→ Data extracts:
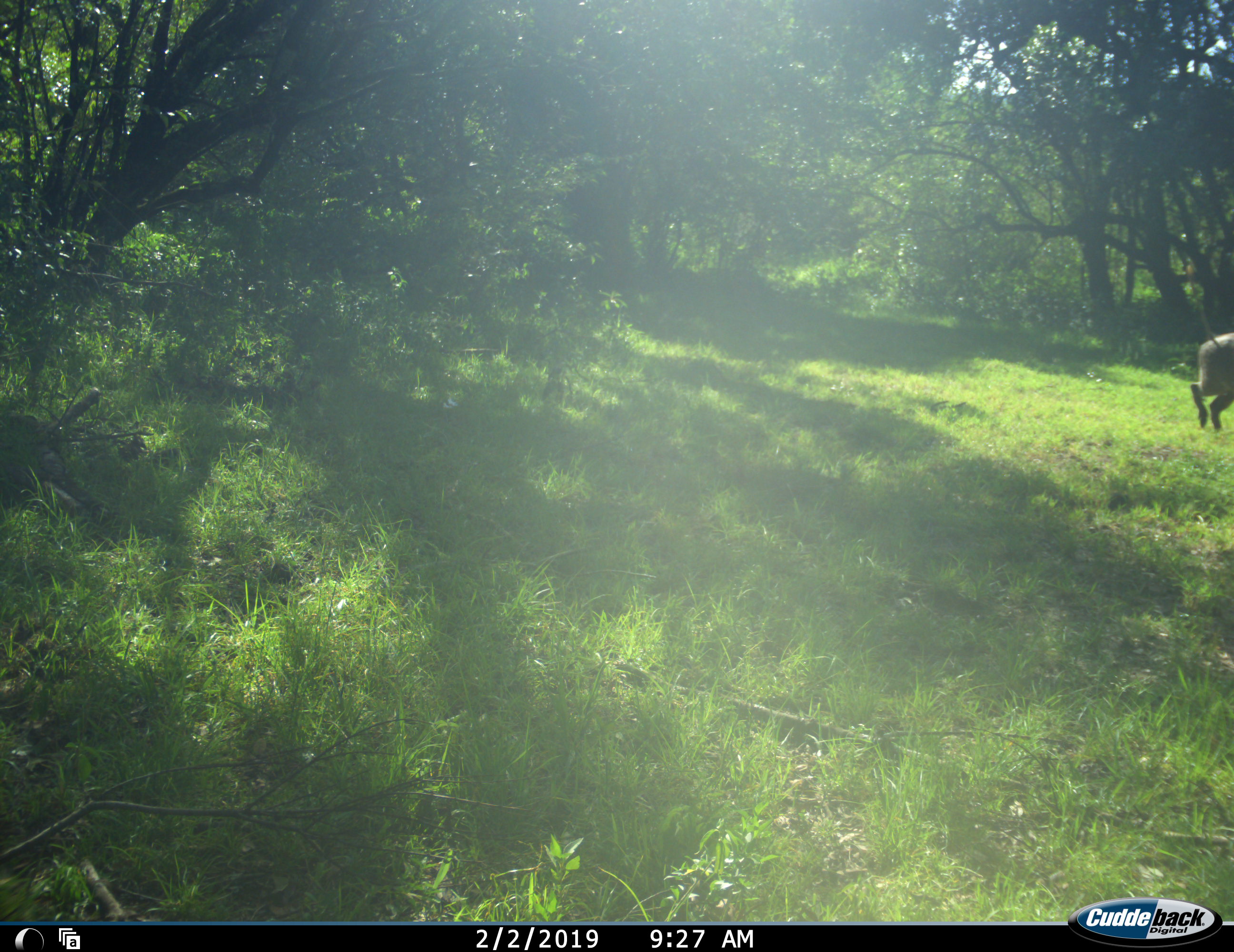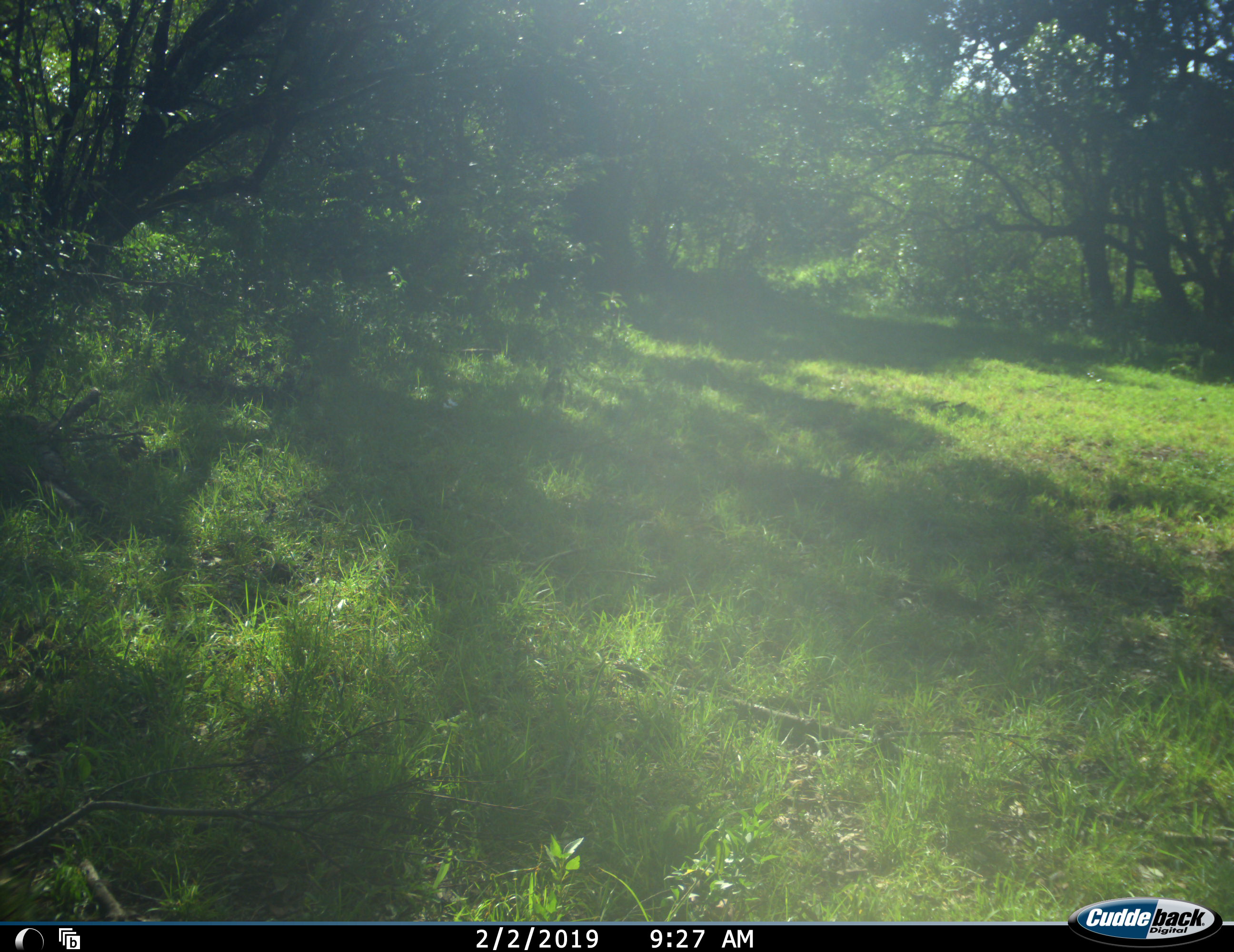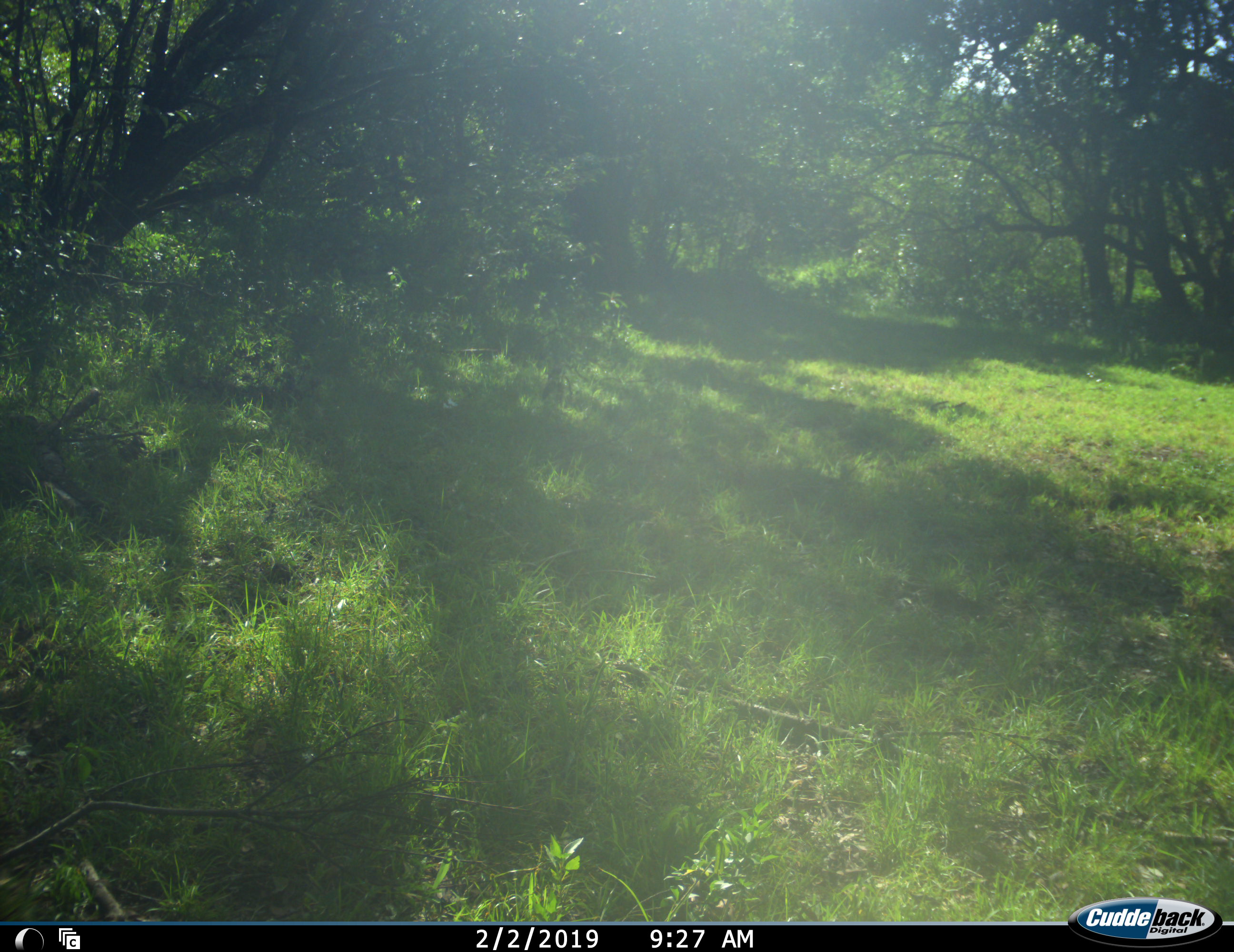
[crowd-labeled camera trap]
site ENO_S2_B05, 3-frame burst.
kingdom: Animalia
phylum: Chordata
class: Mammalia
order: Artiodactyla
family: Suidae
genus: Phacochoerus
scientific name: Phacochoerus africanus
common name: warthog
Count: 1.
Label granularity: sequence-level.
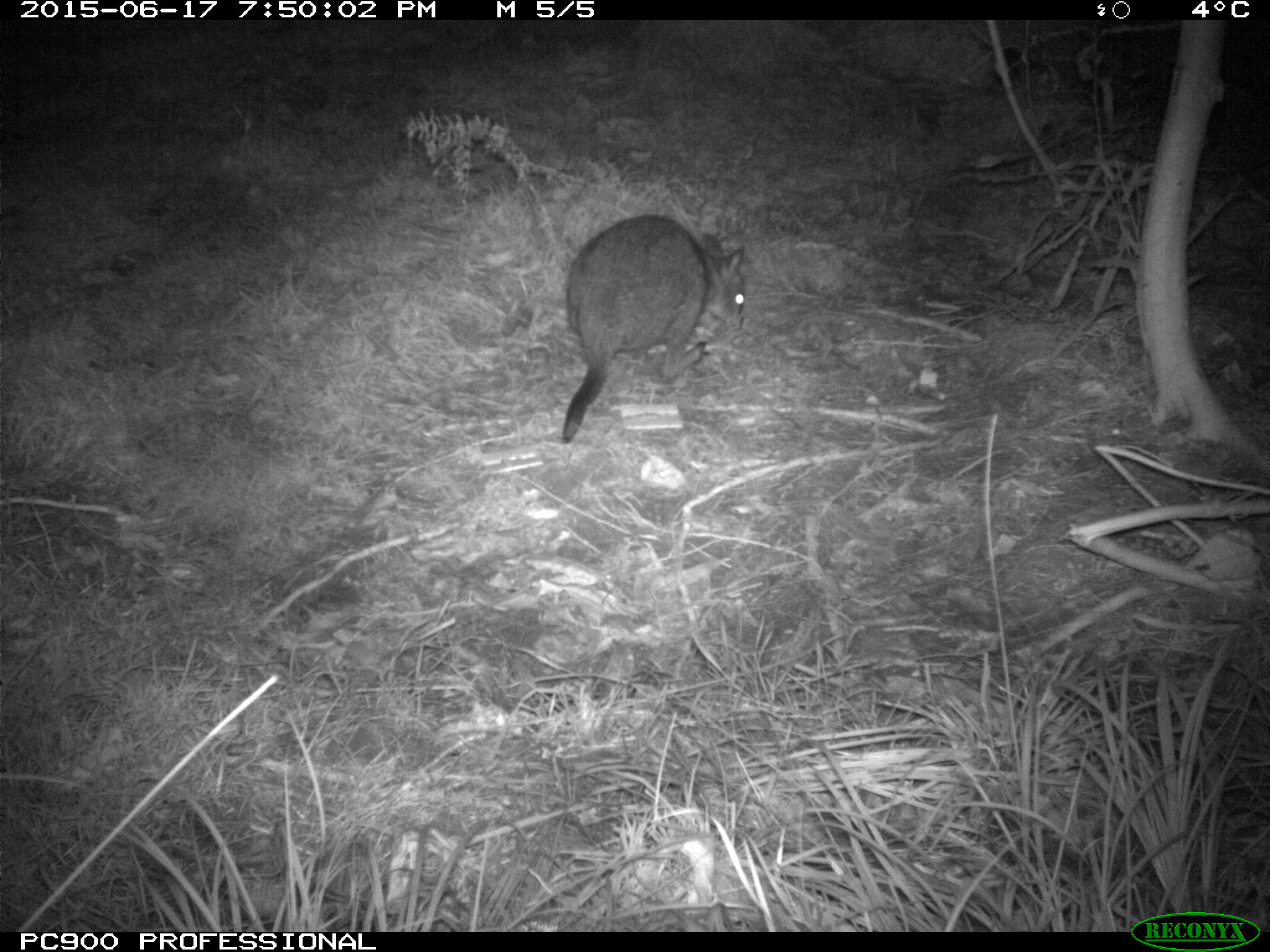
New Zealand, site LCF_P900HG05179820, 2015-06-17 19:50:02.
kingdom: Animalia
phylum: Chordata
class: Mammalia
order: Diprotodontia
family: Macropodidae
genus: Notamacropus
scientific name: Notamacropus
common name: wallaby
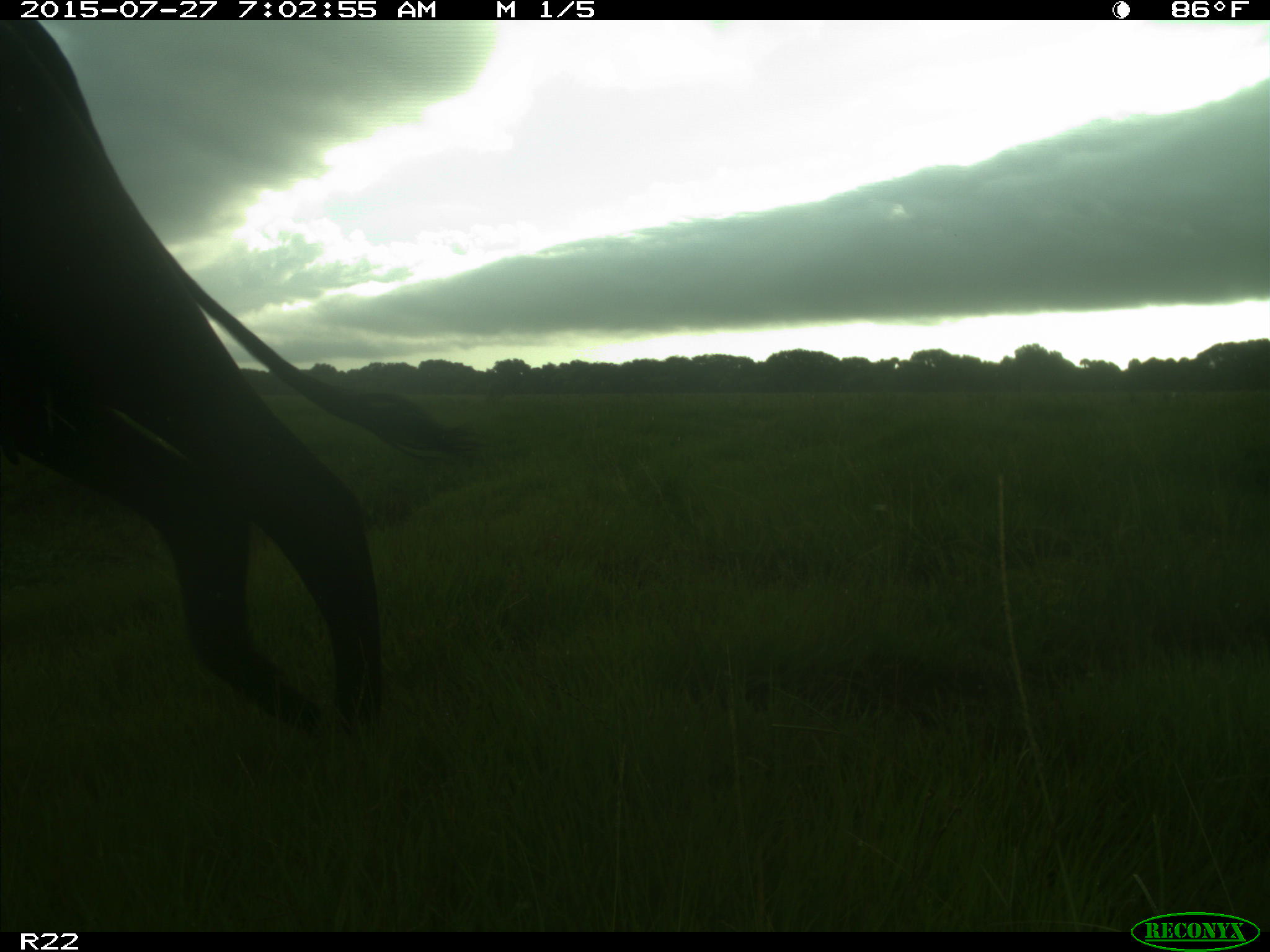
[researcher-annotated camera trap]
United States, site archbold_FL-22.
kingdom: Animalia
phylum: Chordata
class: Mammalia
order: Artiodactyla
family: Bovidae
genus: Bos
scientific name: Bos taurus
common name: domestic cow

→ Work task: Look at each line above and note whether it holds the word "scientific". Report how many do, as the number only.

→ Your solution: 3